--- Begin Records for this task ---

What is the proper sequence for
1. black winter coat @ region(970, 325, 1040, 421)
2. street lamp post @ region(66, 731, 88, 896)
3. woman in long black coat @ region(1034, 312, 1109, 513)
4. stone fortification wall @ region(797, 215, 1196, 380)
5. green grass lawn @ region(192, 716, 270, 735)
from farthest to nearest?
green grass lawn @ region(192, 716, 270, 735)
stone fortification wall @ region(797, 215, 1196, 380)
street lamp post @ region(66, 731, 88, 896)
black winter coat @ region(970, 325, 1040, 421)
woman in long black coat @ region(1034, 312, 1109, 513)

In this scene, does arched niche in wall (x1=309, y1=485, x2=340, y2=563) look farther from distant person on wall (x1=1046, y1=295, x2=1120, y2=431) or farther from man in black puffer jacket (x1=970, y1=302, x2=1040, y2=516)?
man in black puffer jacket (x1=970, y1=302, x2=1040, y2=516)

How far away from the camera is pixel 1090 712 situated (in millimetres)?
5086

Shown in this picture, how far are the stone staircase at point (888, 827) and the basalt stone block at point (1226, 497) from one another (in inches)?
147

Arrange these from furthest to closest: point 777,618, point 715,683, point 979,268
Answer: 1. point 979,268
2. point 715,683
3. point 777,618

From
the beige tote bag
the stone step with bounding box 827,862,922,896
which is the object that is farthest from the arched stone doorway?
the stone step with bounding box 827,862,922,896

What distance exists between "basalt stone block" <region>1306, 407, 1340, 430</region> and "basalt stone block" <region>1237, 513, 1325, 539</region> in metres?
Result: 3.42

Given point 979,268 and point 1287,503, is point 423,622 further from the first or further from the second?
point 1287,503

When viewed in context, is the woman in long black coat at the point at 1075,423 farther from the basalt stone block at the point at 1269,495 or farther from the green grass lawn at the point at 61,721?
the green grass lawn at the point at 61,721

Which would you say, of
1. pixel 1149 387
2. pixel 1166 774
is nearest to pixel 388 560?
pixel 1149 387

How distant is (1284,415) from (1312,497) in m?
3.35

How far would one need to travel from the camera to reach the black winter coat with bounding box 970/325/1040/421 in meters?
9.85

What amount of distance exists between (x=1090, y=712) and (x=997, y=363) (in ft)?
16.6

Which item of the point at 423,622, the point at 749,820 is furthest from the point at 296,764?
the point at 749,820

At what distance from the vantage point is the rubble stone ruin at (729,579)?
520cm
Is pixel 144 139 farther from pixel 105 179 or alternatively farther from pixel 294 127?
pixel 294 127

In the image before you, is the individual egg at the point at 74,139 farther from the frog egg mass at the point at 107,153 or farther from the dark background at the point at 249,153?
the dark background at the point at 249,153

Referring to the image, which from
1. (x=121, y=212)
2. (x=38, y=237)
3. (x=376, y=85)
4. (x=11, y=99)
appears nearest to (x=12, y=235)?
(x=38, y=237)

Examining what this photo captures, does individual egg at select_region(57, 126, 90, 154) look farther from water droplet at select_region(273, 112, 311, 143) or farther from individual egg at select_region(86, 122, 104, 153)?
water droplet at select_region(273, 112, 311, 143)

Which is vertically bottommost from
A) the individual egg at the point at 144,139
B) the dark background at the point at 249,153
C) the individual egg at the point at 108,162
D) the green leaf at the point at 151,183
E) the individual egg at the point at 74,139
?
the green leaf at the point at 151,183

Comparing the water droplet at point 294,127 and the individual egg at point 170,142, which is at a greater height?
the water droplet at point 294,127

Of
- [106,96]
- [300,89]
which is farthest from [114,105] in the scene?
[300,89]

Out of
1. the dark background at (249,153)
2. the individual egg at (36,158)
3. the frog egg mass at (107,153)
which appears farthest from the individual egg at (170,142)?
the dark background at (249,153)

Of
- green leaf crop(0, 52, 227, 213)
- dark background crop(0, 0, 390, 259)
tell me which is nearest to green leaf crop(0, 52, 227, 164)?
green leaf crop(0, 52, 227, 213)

--- End Records for this task ---

[Written exercise] Rewrite all of the data above, swapping every occurrence of "basalt stone block" for "granite block" and leaving everything else unchanged.

[Result]
What is the proper sequence for
1. black winter coat @ region(970, 325, 1040, 421)
2. street lamp post @ region(66, 731, 88, 896)
3. woman in long black coat @ region(1034, 312, 1109, 513)
4. stone fortification wall @ region(797, 215, 1196, 380)
5. green grass lawn @ region(192, 716, 270, 735)
from farthest to nearest?
green grass lawn @ region(192, 716, 270, 735)
stone fortification wall @ region(797, 215, 1196, 380)
street lamp post @ region(66, 731, 88, 896)
black winter coat @ region(970, 325, 1040, 421)
woman in long black coat @ region(1034, 312, 1109, 513)

In this scene, does arched niche in wall (x1=309, y1=485, x2=340, y2=563) look farther from distant person on wall (x1=1046, y1=295, x2=1120, y2=431) or farther from man in black puffer jacket (x1=970, y1=302, x2=1040, y2=516)?
man in black puffer jacket (x1=970, y1=302, x2=1040, y2=516)

How far away from the camera is pixel 1090 712 situated (in millimetres)?
5086

Shown in this picture, how far are the stone staircase at point (888, 827) and the granite block at point (1226, 497) from one another (in inches)?
147

Arrange these from furthest to closest: point 777,618, point 715,683, point 979,268
Answer: 1. point 979,268
2. point 715,683
3. point 777,618

From
the beige tote bag
the stone step with bounding box 827,862,922,896
which is the object that is farthest from the arched stone doorway?
the stone step with bounding box 827,862,922,896

What distance exists between "granite block" <region>1306, 407, 1340, 430</region> and "granite block" <region>1237, 513, 1325, 539</region> in metres?
Result: 3.42

Given point 979,268 and point 1287,503, is point 423,622 further from the first or further from the second?
point 1287,503

When viewed in context, is the woman in long black coat at the point at 1075,423 farther from the granite block at the point at 1269,495 or farther from the green grass lawn at the point at 61,721?
the green grass lawn at the point at 61,721

Which would you say, of
1. pixel 1149 387
2. pixel 1166 774
is nearest to pixel 388 560?
pixel 1149 387

How distant is (1284,415) from (1312,497) in m?
3.35

How far would one need to travel from the camera to reach the black winter coat with bounding box 970/325/1040/421 in meters?
9.85

What amount of distance exists between (x=1090, y=712) and (x=997, y=363) (in ft)?
16.6

Which item of the point at 423,622, the point at 749,820 is furthest from the point at 296,764?
the point at 749,820

At what distance from the vantage point is the rubble stone ruin at (729,579)?
520cm
Is pixel 144 139 farther from pixel 105 179 or alternatively farther from pixel 294 127?
pixel 294 127

In the image before you, is the individual egg at the point at 74,139 farther from the frog egg mass at the point at 107,153 or farther from the dark background at the point at 249,153?
the dark background at the point at 249,153

Referring to the image, which from
1. (x=121, y=212)
2. (x=38, y=237)
3. (x=376, y=85)
4. (x=11, y=99)
appears nearest to (x=12, y=235)?
(x=38, y=237)

Examining what this photo captures, does individual egg at select_region(57, 126, 90, 154) look farther from water droplet at select_region(273, 112, 311, 143) or farther from individual egg at select_region(86, 122, 104, 153)?
water droplet at select_region(273, 112, 311, 143)

Which is vertically bottommost from
A) the individual egg at the point at 144,139
B) the dark background at the point at 249,153
C) the individual egg at the point at 108,162
D) the green leaf at the point at 151,183
E) the individual egg at the point at 74,139
?
the green leaf at the point at 151,183

Comparing the water droplet at point 294,127 and the individual egg at point 170,142, which is at a greater height?
the water droplet at point 294,127

Of
- [106,96]
- [300,89]
which is farthest from [114,105] in the scene?
[300,89]

Out of
1. the dark background at (249,153)
2. the individual egg at (36,158)
3. the frog egg mass at (107,153)
which appears farthest from the individual egg at (170,142)?
the dark background at (249,153)

Of
- green leaf crop(0, 52, 227, 213)
- dark background crop(0, 0, 390, 259)
tell me which is nearest to green leaf crop(0, 52, 227, 164)?
green leaf crop(0, 52, 227, 213)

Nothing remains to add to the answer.